In yet another shameful assault against Constitutional rights, authorities in New Mexico forced resident David Eckert to undergo several hospital tests, including a colonoscopy, multiple X-rays, and cavity search, because they believed he was concealing narcotics. No drugs were ever found, and Mr. Eckert has now filed a federal lawsuit against the police department and hospital, who cared enough to send Mr. Eckert the bill after they were finished with their violently invasive treatment. While some patients with pressing medical concerns can wait several months to finally receive a colonoscopy procedure, police witch-hunts seem to take priority. If one private citizen performed these acts against another, the state would refer to it as assault or rape, but because the actions are perpetrated by the state itself, they expect the citizens’ to endure.
With the ever growing incidence of questionable police actions and practices in general, the notion of self-responsibility in regards to protection of ones’ life and property, instead of relying on someone else to do it, is becoming consistently more popular. Especially when one takes into account that the Supreme Court has ruled that police officers are under no Constitutional duty to protect someone. Most often, the police will show up after a crime has been committed, and rarely ever arrive beforehand or during in order to protect the victim. There is also a pressing need for real oversight of police actions, since they understandably cannot be trusted to investigate themselves effectively. In situations where police officers have had their actions recorded, police complaints have dramatically reduced by 88 percent.
Some police departments have considered adopting further filming-procedures such as adding a camera to the police uniform attire. When sed, it led to a 60% reduction in the use of force. The cameras record officer interactions with civilians, an activity many within the nation are already actively taking part in, and which is more commonly referred to as Cop Blocking.
With this system, all of the videos are uploaded automatically to a central server that acts as a sort of evidence vault. Although police departments already film many of their daily activities, the success of the mini-cameras has led more departments to contemplate initiating the procedure.

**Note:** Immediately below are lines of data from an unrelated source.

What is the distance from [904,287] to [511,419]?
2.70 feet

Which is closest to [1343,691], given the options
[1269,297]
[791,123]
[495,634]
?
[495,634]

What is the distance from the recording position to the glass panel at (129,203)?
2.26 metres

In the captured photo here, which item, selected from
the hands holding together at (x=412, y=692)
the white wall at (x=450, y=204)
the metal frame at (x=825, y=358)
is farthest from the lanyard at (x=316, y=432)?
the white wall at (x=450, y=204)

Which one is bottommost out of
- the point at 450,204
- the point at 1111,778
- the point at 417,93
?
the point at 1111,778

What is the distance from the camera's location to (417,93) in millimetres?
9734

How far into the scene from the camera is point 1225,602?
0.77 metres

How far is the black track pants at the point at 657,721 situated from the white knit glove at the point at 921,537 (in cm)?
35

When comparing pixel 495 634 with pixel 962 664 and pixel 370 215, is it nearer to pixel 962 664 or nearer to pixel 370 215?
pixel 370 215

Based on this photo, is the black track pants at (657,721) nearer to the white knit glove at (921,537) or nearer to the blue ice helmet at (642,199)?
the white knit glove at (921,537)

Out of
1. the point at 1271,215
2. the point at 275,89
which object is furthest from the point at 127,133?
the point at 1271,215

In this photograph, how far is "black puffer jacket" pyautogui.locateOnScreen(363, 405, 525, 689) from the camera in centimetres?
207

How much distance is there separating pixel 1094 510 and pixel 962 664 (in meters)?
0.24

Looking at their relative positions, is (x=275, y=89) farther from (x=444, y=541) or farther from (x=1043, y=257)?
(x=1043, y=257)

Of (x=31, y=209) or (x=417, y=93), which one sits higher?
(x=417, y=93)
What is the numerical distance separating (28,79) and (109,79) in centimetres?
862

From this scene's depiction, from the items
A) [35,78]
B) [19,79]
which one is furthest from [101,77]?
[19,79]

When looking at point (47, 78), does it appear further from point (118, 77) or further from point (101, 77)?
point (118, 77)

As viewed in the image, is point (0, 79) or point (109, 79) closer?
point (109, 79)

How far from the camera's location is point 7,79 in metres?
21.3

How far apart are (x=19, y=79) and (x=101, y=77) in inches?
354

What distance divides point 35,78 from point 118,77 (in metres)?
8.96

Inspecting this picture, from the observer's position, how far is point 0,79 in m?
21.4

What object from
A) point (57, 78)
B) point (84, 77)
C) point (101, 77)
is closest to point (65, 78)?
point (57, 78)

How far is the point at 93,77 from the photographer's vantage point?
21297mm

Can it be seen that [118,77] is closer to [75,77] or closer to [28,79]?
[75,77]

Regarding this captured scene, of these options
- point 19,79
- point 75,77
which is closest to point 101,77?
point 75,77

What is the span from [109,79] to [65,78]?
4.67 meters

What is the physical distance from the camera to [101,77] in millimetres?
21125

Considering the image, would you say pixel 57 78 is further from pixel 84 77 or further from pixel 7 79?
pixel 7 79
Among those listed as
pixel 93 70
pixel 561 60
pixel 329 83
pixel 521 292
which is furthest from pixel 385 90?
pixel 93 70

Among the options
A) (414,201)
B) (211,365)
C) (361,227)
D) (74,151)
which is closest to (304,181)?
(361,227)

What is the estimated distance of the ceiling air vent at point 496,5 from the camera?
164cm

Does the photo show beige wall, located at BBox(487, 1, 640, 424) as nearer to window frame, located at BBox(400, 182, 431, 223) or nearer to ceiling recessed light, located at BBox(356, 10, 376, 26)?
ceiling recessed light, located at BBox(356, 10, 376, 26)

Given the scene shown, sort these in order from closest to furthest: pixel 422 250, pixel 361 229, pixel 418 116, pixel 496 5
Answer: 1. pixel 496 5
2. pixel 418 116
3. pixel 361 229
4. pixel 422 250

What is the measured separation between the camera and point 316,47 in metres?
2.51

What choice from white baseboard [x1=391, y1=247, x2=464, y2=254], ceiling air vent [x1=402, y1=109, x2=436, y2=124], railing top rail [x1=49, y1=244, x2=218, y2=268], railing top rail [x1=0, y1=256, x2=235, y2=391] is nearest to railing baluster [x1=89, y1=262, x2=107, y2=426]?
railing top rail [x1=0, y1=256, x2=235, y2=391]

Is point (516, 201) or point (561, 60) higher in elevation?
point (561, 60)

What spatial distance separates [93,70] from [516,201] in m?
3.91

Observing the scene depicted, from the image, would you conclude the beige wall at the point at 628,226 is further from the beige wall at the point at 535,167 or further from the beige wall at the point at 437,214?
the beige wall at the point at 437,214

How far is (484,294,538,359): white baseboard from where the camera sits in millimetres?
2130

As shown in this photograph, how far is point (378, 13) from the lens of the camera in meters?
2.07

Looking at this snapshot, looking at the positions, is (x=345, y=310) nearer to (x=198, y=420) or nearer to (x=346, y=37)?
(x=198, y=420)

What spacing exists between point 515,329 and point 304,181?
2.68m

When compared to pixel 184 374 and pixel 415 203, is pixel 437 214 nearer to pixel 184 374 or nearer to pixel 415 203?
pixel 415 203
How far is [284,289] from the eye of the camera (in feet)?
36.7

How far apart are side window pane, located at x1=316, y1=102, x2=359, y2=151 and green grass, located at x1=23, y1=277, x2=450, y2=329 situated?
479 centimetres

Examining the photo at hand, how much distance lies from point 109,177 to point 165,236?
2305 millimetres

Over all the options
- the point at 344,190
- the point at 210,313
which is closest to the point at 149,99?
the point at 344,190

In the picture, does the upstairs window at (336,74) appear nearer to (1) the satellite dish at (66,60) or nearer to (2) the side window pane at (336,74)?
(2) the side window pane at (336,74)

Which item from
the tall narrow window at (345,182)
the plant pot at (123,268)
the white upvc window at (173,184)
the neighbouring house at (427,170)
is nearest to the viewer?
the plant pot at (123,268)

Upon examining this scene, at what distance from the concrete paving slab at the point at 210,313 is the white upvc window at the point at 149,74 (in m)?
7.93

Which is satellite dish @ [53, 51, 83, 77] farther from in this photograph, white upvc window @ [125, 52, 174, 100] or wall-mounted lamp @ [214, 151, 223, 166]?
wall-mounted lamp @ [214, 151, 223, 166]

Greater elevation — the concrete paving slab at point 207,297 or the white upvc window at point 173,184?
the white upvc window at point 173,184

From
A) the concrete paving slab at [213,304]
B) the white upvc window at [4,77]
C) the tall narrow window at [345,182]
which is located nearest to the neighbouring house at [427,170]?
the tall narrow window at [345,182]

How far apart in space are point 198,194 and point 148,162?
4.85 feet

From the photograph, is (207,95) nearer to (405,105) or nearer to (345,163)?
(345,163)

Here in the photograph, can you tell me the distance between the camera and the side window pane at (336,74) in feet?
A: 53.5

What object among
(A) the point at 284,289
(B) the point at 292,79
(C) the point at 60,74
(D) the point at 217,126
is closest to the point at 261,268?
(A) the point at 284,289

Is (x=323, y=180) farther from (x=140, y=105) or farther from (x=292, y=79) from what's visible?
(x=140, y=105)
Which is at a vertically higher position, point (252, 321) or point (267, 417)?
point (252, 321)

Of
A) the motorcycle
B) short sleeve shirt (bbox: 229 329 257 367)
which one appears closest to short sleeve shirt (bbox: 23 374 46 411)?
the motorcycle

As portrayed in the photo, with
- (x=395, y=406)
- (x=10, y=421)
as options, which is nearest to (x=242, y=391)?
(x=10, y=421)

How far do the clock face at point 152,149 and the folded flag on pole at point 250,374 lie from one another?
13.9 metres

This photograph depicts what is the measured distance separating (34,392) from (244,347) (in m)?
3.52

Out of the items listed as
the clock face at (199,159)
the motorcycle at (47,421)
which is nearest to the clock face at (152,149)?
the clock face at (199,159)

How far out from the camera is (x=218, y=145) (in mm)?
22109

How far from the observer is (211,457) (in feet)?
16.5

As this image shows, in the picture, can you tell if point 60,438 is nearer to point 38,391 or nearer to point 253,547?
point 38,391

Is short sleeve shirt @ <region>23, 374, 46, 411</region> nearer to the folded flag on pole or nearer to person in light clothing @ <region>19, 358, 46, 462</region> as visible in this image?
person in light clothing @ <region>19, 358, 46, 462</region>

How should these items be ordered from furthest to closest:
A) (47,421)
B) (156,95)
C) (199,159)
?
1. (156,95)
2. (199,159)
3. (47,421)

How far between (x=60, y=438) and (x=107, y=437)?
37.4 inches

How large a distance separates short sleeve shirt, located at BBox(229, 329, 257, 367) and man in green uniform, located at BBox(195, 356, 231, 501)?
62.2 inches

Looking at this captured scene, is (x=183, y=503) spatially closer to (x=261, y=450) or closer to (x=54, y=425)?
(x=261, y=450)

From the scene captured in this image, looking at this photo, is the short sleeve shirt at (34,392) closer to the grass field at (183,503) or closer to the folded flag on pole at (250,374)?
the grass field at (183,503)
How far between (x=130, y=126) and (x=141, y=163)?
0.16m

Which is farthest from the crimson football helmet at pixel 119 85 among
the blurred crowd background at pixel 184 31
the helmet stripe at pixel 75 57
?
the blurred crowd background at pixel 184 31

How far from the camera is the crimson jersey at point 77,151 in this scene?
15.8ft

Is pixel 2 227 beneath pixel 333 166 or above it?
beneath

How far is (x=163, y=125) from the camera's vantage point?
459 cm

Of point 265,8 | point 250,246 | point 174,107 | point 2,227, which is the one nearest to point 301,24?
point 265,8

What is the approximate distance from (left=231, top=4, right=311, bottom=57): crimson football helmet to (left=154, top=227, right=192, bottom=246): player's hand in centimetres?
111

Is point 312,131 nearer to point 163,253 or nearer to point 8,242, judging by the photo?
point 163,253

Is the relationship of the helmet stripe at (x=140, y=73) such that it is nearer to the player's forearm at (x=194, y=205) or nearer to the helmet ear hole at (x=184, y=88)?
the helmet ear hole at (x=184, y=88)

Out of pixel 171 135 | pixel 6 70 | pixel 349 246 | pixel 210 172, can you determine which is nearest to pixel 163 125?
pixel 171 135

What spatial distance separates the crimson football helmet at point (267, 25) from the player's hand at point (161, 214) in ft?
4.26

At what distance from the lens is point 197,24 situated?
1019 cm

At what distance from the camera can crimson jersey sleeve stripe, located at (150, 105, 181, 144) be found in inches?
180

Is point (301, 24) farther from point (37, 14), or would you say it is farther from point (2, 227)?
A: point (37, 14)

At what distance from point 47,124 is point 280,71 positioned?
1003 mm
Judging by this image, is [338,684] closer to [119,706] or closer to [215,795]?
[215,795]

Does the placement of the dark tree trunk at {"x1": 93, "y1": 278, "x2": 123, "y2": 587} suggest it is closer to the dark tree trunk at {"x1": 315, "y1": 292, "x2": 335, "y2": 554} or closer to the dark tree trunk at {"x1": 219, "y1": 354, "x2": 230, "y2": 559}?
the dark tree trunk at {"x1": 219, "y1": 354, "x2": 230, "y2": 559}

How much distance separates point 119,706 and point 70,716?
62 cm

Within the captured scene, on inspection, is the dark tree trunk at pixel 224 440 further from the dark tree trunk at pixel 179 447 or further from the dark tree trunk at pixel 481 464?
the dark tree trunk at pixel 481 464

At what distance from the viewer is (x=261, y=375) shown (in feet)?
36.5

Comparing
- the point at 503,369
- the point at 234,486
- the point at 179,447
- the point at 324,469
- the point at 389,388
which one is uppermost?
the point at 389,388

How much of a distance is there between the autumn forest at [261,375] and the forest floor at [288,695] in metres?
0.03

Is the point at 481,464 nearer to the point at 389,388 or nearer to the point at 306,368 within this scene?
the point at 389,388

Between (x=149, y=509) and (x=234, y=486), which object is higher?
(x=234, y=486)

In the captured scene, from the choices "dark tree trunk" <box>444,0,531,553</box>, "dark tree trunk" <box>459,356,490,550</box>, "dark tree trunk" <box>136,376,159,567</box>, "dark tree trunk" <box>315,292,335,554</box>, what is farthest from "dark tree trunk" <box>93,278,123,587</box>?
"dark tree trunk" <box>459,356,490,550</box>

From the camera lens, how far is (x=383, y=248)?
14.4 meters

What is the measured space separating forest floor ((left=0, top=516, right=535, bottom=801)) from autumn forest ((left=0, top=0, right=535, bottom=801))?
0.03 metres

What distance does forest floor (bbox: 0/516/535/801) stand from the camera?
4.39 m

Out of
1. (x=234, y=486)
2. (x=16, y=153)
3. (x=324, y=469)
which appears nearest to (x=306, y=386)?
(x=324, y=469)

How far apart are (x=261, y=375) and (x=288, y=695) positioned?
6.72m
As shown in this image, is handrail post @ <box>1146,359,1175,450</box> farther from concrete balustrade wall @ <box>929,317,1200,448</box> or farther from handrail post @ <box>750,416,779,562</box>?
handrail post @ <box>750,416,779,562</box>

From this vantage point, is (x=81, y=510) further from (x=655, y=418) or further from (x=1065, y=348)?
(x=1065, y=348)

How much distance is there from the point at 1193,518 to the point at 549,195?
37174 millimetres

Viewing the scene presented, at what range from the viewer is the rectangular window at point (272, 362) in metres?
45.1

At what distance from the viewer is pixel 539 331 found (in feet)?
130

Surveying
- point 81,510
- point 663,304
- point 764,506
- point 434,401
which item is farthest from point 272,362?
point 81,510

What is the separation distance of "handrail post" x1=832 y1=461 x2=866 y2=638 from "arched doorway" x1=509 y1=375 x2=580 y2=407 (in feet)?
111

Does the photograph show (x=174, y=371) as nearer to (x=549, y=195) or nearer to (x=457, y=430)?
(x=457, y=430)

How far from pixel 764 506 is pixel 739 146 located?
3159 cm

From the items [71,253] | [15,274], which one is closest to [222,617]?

Although there is much benefit to having further documented video footage of police interactions with the public, security and privacy concerns arise when considering who the information captured will be available to and for how long. It is also worth considering how long it might take for footage to be permanently removed which was not involved or relevant to any ongoing case, and its potential for incorporation in facial-recognition systems when the technology is fully mature.